2014 yılı kitaplığın ilk hali
kitaplığın son hali 2016.
+ yorum + 1 yorum
Hocam öyle güzel dile getirmişsiniz ki... Dediğiniz gibi insanın kendini aşması zıt fikirlere yelken açmakla mümkün sadece.
Hakkında fikrimizin olmadığı konuları ve insanları yargılarken ne kadar rahatız değil mi insanoğlu olarak?
Bunu mu okuyorsun?, tarzı aşağılama cümlelerinden sonra tek bir şey soruyorum.' Evet, peki sen hiç okudun mu bunu?' Tahmin edileceği üzere cevap, hayır, olarak geliyor.

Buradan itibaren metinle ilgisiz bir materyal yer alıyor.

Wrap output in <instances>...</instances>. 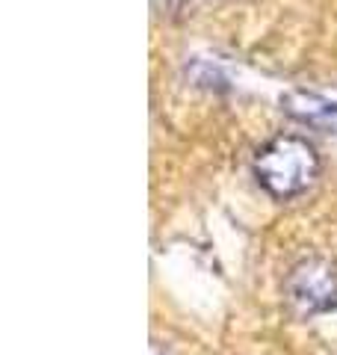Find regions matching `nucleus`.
Masks as SVG:
<instances>
[{
  "label": "nucleus",
  "mask_w": 337,
  "mask_h": 355,
  "mask_svg": "<svg viewBox=\"0 0 337 355\" xmlns=\"http://www.w3.org/2000/svg\"><path fill=\"white\" fill-rule=\"evenodd\" d=\"M320 172L317 148L302 137H275L257 151L254 175L261 187L275 198H296L313 184Z\"/></svg>",
  "instance_id": "1"
},
{
  "label": "nucleus",
  "mask_w": 337,
  "mask_h": 355,
  "mask_svg": "<svg viewBox=\"0 0 337 355\" xmlns=\"http://www.w3.org/2000/svg\"><path fill=\"white\" fill-rule=\"evenodd\" d=\"M287 299L296 314L317 317L337 308V261L305 258L287 275Z\"/></svg>",
  "instance_id": "2"
},
{
  "label": "nucleus",
  "mask_w": 337,
  "mask_h": 355,
  "mask_svg": "<svg viewBox=\"0 0 337 355\" xmlns=\"http://www.w3.org/2000/svg\"><path fill=\"white\" fill-rule=\"evenodd\" d=\"M281 107L290 119L302 121V125L337 133V101H329V98L313 92H287L281 98Z\"/></svg>",
  "instance_id": "3"
},
{
  "label": "nucleus",
  "mask_w": 337,
  "mask_h": 355,
  "mask_svg": "<svg viewBox=\"0 0 337 355\" xmlns=\"http://www.w3.org/2000/svg\"><path fill=\"white\" fill-rule=\"evenodd\" d=\"M154 355H163V352H160V349H157V347H154Z\"/></svg>",
  "instance_id": "4"
}]
</instances>
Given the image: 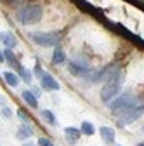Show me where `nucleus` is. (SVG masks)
<instances>
[{
  "label": "nucleus",
  "mask_w": 144,
  "mask_h": 146,
  "mask_svg": "<svg viewBox=\"0 0 144 146\" xmlns=\"http://www.w3.org/2000/svg\"><path fill=\"white\" fill-rule=\"evenodd\" d=\"M139 106L137 104V99L135 96H132L130 92H125V94H120L116 96L111 103H110V108H111V111L113 113H125V111H129V110Z\"/></svg>",
  "instance_id": "nucleus-1"
},
{
  "label": "nucleus",
  "mask_w": 144,
  "mask_h": 146,
  "mask_svg": "<svg viewBox=\"0 0 144 146\" xmlns=\"http://www.w3.org/2000/svg\"><path fill=\"white\" fill-rule=\"evenodd\" d=\"M30 38L42 47H56L59 42H61V33L57 31H49V33H44V31H31L30 33Z\"/></svg>",
  "instance_id": "nucleus-2"
},
{
  "label": "nucleus",
  "mask_w": 144,
  "mask_h": 146,
  "mask_svg": "<svg viewBox=\"0 0 144 146\" xmlns=\"http://www.w3.org/2000/svg\"><path fill=\"white\" fill-rule=\"evenodd\" d=\"M42 16L44 12L40 5H28L17 12V21L23 25H33V23H38L42 19Z\"/></svg>",
  "instance_id": "nucleus-3"
},
{
  "label": "nucleus",
  "mask_w": 144,
  "mask_h": 146,
  "mask_svg": "<svg viewBox=\"0 0 144 146\" xmlns=\"http://www.w3.org/2000/svg\"><path fill=\"white\" fill-rule=\"evenodd\" d=\"M120 89H122V75H118V77H115V78H111V80H108L106 85H104L102 90H101V101L110 104V103L118 96Z\"/></svg>",
  "instance_id": "nucleus-4"
},
{
  "label": "nucleus",
  "mask_w": 144,
  "mask_h": 146,
  "mask_svg": "<svg viewBox=\"0 0 144 146\" xmlns=\"http://www.w3.org/2000/svg\"><path fill=\"white\" fill-rule=\"evenodd\" d=\"M142 113H144V106H135V108L129 110V111H125V113L118 118V125H120V127H125L127 123H132V122H135Z\"/></svg>",
  "instance_id": "nucleus-5"
},
{
  "label": "nucleus",
  "mask_w": 144,
  "mask_h": 146,
  "mask_svg": "<svg viewBox=\"0 0 144 146\" xmlns=\"http://www.w3.org/2000/svg\"><path fill=\"white\" fill-rule=\"evenodd\" d=\"M40 84H42V89H45V90H59L61 89L59 82H56V78L50 73H44V77L40 78Z\"/></svg>",
  "instance_id": "nucleus-6"
},
{
  "label": "nucleus",
  "mask_w": 144,
  "mask_h": 146,
  "mask_svg": "<svg viewBox=\"0 0 144 146\" xmlns=\"http://www.w3.org/2000/svg\"><path fill=\"white\" fill-rule=\"evenodd\" d=\"M0 42L5 45V49H14V47L17 45L16 36H14L11 31H0Z\"/></svg>",
  "instance_id": "nucleus-7"
},
{
  "label": "nucleus",
  "mask_w": 144,
  "mask_h": 146,
  "mask_svg": "<svg viewBox=\"0 0 144 146\" xmlns=\"http://www.w3.org/2000/svg\"><path fill=\"white\" fill-rule=\"evenodd\" d=\"M23 99L26 101L28 106H31V108H38V99H37V96H35L31 90H24V92H23Z\"/></svg>",
  "instance_id": "nucleus-8"
},
{
  "label": "nucleus",
  "mask_w": 144,
  "mask_h": 146,
  "mask_svg": "<svg viewBox=\"0 0 144 146\" xmlns=\"http://www.w3.org/2000/svg\"><path fill=\"white\" fill-rule=\"evenodd\" d=\"M64 134H66V137H68V141H69V143H75V141H78V137H80L82 131L75 129V127H66V129H64Z\"/></svg>",
  "instance_id": "nucleus-9"
},
{
  "label": "nucleus",
  "mask_w": 144,
  "mask_h": 146,
  "mask_svg": "<svg viewBox=\"0 0 144 146\" xmlns=\"http://www.w3.org/2000/svg\"><path fill=\"white\" fill-rule=\"evenodd\" d=\"M99 134H101V137H104V141H108V143H113V139H115V131L111 129V127H101V129H99Z\"/></svg>",
  "instance_id": "nucleus-10"
},
{
  "label": "nucleus",
  "mask_w": 144,
  "mask_h": 146,
  "mask_svg": "<svg viewBox=\"0 0 144 146\" xmlns=\"http://www.w3.org/2000/svg\"><path fill=\"white\" fill-rule=\"evenodd\" d=\"M4 78H5V82H7L11 87H16L17 84H19V78H17L12 71H4Z\"/></svg>",
  "instance_id": "nucleus-11"
},
{
  "label": "nucleus",
  "mask_w": 144,
  "mask_h": 146,
  "mask_svg": "<svg viewBox=\"0 0 144 146\" xmlns=\"http://www.w3.org/2000/svg\"><path fill=\"white\" fill-rule=\"evenodd\" d=\"M30 136H31V129L28 127V123H24L23 127L17 129V137H19V139H28Z\"/></svg>",
  "instance_id": "nucleus-12"
},
{
  "label": "nucleus",
  "mask_w": 144,
  "mask_h": 146,
  "mask_svg": "<svg viewBox=\"0 0 144 146\" xmlns=\"http://www.w3.org/2000/svg\"><path fill=\"white\" fill-rule=\"evenodd\" d=\"M4 59H5V61H7L9 64H12L14 68H16L17 64H19V63L16 61V56L12 54V50H11V49H5V50H4Z\"/></svg>",
  "instance_id": "nucleus-13"
},
{
  "label": "nucleus",
  "mask_w": 144,
  "mask_h": 146,
  "mask_svg": "<svg viewBox=\"0 0 144 146\" xmlns=\"http://www.w3.org/2000/svg\"><path fill=\"white\" fill-rule=\"evenodd\" d=\"M16 70H17V73H19V75L24 78V82H28V84L31 82V75H30V71H28L23 64H17V66H16Z\"/></svg>",
  "instance_id": "nucleus-14"
},
{
  "label": "nucleus",
  "mask_w": 144,
  "mask_h": 146,
  "mask_svg": "<svg viewBox=\"0 0 144 146\" xmlns=\"http://www.w3.org/2000/svg\"><path fill=\"white\" fill-rule=\"evenodd\" d=\"M66 59V56H64V52L61 50V49H56L54 50V56H52V63L54 64H59V63H63Z\"/></svg>",
  "instance_id": "nucleus-15"
},
{
  "label": "nucleus",
  "mask_w": 144,
  "mask_h": 146,
  "mask_svg": "<svg viewBox=\"0 0 144 146\" xmlns=\"http://www.w3.org/2000/svg\"><path fill=\"white\" fill-rule=\"evenodd\" d=\"M80 131H82L83 134H87V136H92L96 129H94V125H92L90 122H83V123H82V129H80Z\"/></svg>",
  "instance_id": "nucleus-16"
},
{
  "label": "nucleus",
  "mask_w": 144,
  "mask_h": 146,
  "mask_svg": "<svg viewBox=\"0 0 144 146\" xmlns=\"http://www.w3.org/2000/svg\"><path fill=\"white\" fill-rule=\"evenodd\" d=\"M42 117H44L45 120H49L50 125H56V117L52 115V111H49V110H44V111H42Z\"/></svg>",
  "instance_id": "nucleus-17"
},
{
  "label": "nucleus",
  "mask_w": 144,
  "mask_h": 146,
  "mask_svg": "<svg viewBox=\"0 0 144 146\" xmlns=\"http://www.w3.org/2000/svg\"><path fill=\"white\" fill-rule=\"evenodd\" d=\"M44 73H45V71H42L40 64H35V75H37L38 78H42V77H44Z\"/></svg>",
  "instance_id": "nucleus-18"
},
{
  "label": "nucleus",
  "mask_w": 144,
  "mask_h": 146,
  "mask_svg": "<svg viewBox=\"0 0 144 146\" xmlns=\"http://www.w3.org/2000/svg\"><path fill=\"white\" fill-rule=\"evenodd\" d=\"M38 144H40V146H54V144H52L49 139H45V137H40V139H38Z\"/></svg>",
  "instance_id": "nucleus-19"
},
{
  "label": "nucleus",
  "mask_w": 144,
  "mask_h": 146,
  "mask_svg": "<svg viewBox=\"0 0 144 146\" xmlns=\"http://www.w3.org/2000/svg\"><path fill=\"white\" fill-rule=\"evenodd\" d=\"M2 115L7 117V118H11V117H12V111H11L9 108H2Z\"/></svg>",
  "instance_id": "nucleus-20"
},
{
  "label": "nucleus",
  "mask_w": 144,
  "mask_h": 146,
  "mask_svg": "<svg viewBox=\"0 0 144 146\" xmlns=\"http://www.w3.org/2000/svg\"><path fill=\"white\" fill-rule=\"evenodd\" d=\"M4 61H5V59H4V52L0 50V63H4Z\"/></svg>",
  "instance_id": "nucleus-21"
},
{
  "label": "nucleus",
  "mask_w": 144,
  "mask_h": 146,
  "mask_svg": "<svg viewBox=\"0 0 144 146\" xmlns=\"http://www.w3.org/2000/svg\"><path fill=\"white\" fill-rule=\"evenodd\" d=\"M23 146H35V144H33V143H24Z\"/></svg>",
  "instance_id": "nucleus-22"
},
{
  "label": "nucleus",
  "mask_w": 144,
  "mask_h": 146,
  "mask_svg": "<svg viewBox=\"0 0 144 146\" xmlns=\"http://www.w3.org/2000/svg\"><path fill=\"white\" fill-rule=\"evenodd\" d=\"M137 146H144V143H139V144H137Z\"/></svg>",
  "instance_id": "nucleus-23"
},
{
  "label": "nucleus",
  "mask_w": 144,
  "mask_h": 146,
  "mask_svg": "<svg viewBox=\"0 0 144 146\" xmlns=\"http://www.w3.org/2000/svg\"><path fill=\"white\" fill-rule=\"evenodd\" d=\"M142 131H144V127H142Z\"/></svg>",
  "instance_id": "nucleus-24"
},
{
  "label": "nucleus",
  "mask_w": 144,
  "mask_h": 146,
  "mask_svg": "<svg viewBox=\"0 0 144 146\" xmlns=\"http://www.w3.org/2000/svg\"><path fill=\"white\" fill-rule=\"evenodd\" d=\"M116 146H120V144H116Z\"/></svg>",
  "instance_id": "nucleus-25"
}]
</instances>
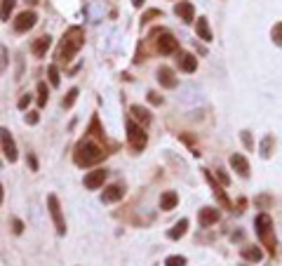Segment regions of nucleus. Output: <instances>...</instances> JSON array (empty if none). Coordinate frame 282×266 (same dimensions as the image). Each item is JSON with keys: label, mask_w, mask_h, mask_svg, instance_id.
Returning <instances> with one entry per match:
<instances>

Susuyorum. Çünkü o noktadan sonra konuşmak anlamsız.
Roman okumak konusundaki görüşlerinize de katılıyorum hocam. Duyguları, betimleme yeteneğini ve şiirselliği roman kadar geliştiren başka bir tür yok yazın dünyasında.
Zaten büyük yazarların kütüphaneleri bize pek çok şey anlatıyor. Öyle değil mi?
Çalışmalarınızda başarılar dilerim. Esen kalın.